Le Congrès International des Mathématiciens, 1962

L’exposé de Smale n’est pas un exposé de mathématique, donnant un résultat abouti, démontré dans les règles de l’art. En premier lieu, il redéfinit la question des systèmes dynamiques. Pour Birkhoff, un système dynamique n’était autre qu’une équation différentielle. Avec Smale, le problème s’élargit considérablement : l’étude des équations différentielles est absorbée dans l’étude des difféomorphismes. Il justifie cette subordination au "problème de conjugaison pour les difféomorphismes" 969 . Le texte de 1967 explicite ce projet, dans une version plus aboutie : outre l’utilisation des sections transverses qui ramène un problème différentiel à des difféomorphismes,

‘"je crois qu’il y a une seconde raison plus importante pour étudier le problème des difféomorphismes (mis à part la grande beauté naturelle). Les mêmes phénomènes et problèmes de la théorie qualitative des équations différentielles ordinaires sont présents dans leur forme la plus simple dans le problème des difféomorphismes." 970

Ces systèmes dynamiques incluent ainsi les équations différentielles et les applications, difféomorphismes et homéomorphismes. La stabilité structurelle est redéfinie pour tous ces systèmes. Le projet de fond est de trouver un ensemble ouvert dense de difféomorphismes : c’est le "problème de conjugaison" 971 .

Son intervention de 1962 montre sa démarche : Smale procède par tâtonnements et tests pour obtenir cette classe de systèmes. Il cherche les "bons" axiomes, en espérant que les systèmes en question seront aussi structurellement stables et n’hésite pas à émettre des axiomes pour les critiquer ensuite 972 . Il présente ainsi sa démarche "constructive" qui annonce, d’une certaine manière, la définition de l’axiome qu’il considère comme central, et qu’il baptisera Axiome A.

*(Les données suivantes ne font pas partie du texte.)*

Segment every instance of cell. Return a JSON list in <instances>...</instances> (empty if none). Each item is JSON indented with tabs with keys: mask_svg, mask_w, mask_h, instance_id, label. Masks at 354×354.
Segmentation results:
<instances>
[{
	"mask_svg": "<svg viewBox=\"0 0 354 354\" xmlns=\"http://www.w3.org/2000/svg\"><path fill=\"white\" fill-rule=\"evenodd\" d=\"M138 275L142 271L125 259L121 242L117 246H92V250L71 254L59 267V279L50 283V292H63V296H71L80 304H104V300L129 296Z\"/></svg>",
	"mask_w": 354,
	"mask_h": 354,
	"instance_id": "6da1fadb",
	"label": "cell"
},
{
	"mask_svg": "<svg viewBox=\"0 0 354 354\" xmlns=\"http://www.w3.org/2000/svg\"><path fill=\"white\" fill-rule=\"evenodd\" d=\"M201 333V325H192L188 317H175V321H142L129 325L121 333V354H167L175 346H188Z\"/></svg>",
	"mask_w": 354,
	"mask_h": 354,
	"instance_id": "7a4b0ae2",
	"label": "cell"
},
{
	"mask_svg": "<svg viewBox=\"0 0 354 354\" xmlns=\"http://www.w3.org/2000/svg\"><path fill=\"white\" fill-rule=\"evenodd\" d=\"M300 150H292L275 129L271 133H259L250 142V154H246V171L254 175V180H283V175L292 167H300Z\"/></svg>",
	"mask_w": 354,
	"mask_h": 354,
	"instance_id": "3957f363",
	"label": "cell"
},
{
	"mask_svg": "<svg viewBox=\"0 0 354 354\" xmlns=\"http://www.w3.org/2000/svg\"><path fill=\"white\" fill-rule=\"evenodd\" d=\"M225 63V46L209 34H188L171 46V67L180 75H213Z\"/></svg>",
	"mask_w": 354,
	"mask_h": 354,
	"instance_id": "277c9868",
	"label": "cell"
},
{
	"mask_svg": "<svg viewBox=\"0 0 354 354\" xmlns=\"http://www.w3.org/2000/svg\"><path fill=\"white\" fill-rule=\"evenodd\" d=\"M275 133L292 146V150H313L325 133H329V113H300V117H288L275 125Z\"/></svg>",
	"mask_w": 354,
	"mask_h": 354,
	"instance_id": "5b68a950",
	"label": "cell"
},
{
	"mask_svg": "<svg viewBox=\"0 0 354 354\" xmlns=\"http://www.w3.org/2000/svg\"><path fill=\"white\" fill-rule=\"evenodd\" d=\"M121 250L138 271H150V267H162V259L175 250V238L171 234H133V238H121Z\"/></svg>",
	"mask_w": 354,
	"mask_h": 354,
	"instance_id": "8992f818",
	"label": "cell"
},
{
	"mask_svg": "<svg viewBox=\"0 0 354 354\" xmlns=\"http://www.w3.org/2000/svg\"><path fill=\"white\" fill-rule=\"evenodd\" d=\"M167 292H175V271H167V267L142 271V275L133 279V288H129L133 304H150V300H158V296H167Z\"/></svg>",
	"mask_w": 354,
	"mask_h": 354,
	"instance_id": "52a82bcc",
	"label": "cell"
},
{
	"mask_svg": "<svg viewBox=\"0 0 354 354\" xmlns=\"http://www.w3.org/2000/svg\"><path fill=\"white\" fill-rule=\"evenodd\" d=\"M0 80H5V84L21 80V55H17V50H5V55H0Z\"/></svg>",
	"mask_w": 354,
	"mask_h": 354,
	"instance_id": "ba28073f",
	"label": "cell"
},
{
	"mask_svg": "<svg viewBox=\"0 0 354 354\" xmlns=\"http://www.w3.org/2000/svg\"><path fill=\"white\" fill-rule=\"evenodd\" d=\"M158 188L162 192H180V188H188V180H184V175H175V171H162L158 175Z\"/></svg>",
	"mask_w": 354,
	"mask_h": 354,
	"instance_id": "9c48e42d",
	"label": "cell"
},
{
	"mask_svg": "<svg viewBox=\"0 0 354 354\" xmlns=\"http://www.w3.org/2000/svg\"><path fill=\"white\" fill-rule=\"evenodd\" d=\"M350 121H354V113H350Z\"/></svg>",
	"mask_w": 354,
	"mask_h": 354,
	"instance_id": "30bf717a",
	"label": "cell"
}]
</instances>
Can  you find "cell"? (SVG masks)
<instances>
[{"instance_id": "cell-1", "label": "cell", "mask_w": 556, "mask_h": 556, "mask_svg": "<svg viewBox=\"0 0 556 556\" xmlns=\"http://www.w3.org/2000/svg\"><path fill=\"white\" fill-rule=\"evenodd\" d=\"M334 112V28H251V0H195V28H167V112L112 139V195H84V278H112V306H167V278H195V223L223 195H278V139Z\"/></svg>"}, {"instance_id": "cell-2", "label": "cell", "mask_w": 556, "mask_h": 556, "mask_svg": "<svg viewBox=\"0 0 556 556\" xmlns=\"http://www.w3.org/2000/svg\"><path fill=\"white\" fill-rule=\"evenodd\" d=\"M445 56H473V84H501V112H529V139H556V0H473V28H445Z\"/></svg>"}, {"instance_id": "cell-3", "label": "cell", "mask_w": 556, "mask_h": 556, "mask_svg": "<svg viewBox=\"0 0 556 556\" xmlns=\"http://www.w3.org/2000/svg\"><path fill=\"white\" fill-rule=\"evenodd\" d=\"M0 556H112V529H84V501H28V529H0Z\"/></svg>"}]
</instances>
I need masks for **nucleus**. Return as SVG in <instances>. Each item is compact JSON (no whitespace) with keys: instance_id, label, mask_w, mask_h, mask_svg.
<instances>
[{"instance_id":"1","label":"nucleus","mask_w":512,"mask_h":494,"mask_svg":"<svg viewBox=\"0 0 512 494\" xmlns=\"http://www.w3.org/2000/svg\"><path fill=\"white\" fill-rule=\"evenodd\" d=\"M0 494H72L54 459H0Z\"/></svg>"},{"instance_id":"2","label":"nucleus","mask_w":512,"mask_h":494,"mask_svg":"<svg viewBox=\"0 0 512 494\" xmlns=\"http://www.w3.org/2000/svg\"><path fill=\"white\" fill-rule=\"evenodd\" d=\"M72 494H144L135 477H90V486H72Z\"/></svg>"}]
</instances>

Naturellement, Smale aborde la question de sa conjecture sur les systèmes dits Morse-Smale. Nous avons dit que le fer à cheval et les points homoclines ont été des arguments décisifs dans la négation de la première partie de la conjecture. Smale insiste sur la complexité engendrée par la présence des points homoclines et c’est à cette occasion qu’il rapporte la fameuse phrase de Poincaré : "on sera frappé de la complexité de cette figure..." 973 . Ensuite, il apporte un exemple de plus, un automorphisme du tore, 974 venant achever de ruiner sa conjecture.

Dans la discussion de ces exemples, Smale explique quel a été le cheminement et la succession de conjectures-démonstrations préalable à son exposé. Il révèle l’importance de sa rencontre avec quelques mathématiciens soviétiques bien connus : V. Arnold, D. Anosov, Y. Sinaï 975 .

Notes
969.

"It appears that usually a qualitative problem in differential equation has an analogue in the conjugacy problem. This analogue is a little simpler than the original, and if solved, its solution seems to give a way of doing the original problem.", [SMALE, S., 1962], p. 490.

970.

"I believe there is a second and more important reason for studying the diffeomorphism problem (besides its great natural beauty). That is, the same phenomena and problems of the qualitative theory of ordinary differential equations are present in their simplest form in the diffeomorphism problem.", [SMALE, S., 1967], p. 747.

971.

C’est le titre de son intervention au congrès des mathématiciens en 1962 "Dynamical systems and the topological conjugacy problem for diffeomorphisms", [SMALE, S., 1962]. Nous renvoyons à [PALIS, J., ], p. 171 ou [AUBIN, D., 1998a], p. 300-1.

972.

Dans son exposé il introduit cinq axiomes, avec des variantes, et en discute l’intérêt, les conséquences. [SMALE, S., 1962].

973.

En français dans le texte de Smale, [SMALE, S., 1962], p. 494. La citation plus complète a été donnée au chapitre 1, page 58.

974.

Un automorphisme du tore, un exemple dû à René Thom qui l’a suggéré à Smale ([SMALE, S., 1980], p. 151).

975.

Ce sont les trois noms qu’il donne dans la publication de son exposé : [SMALE, S., 1962], p. 494.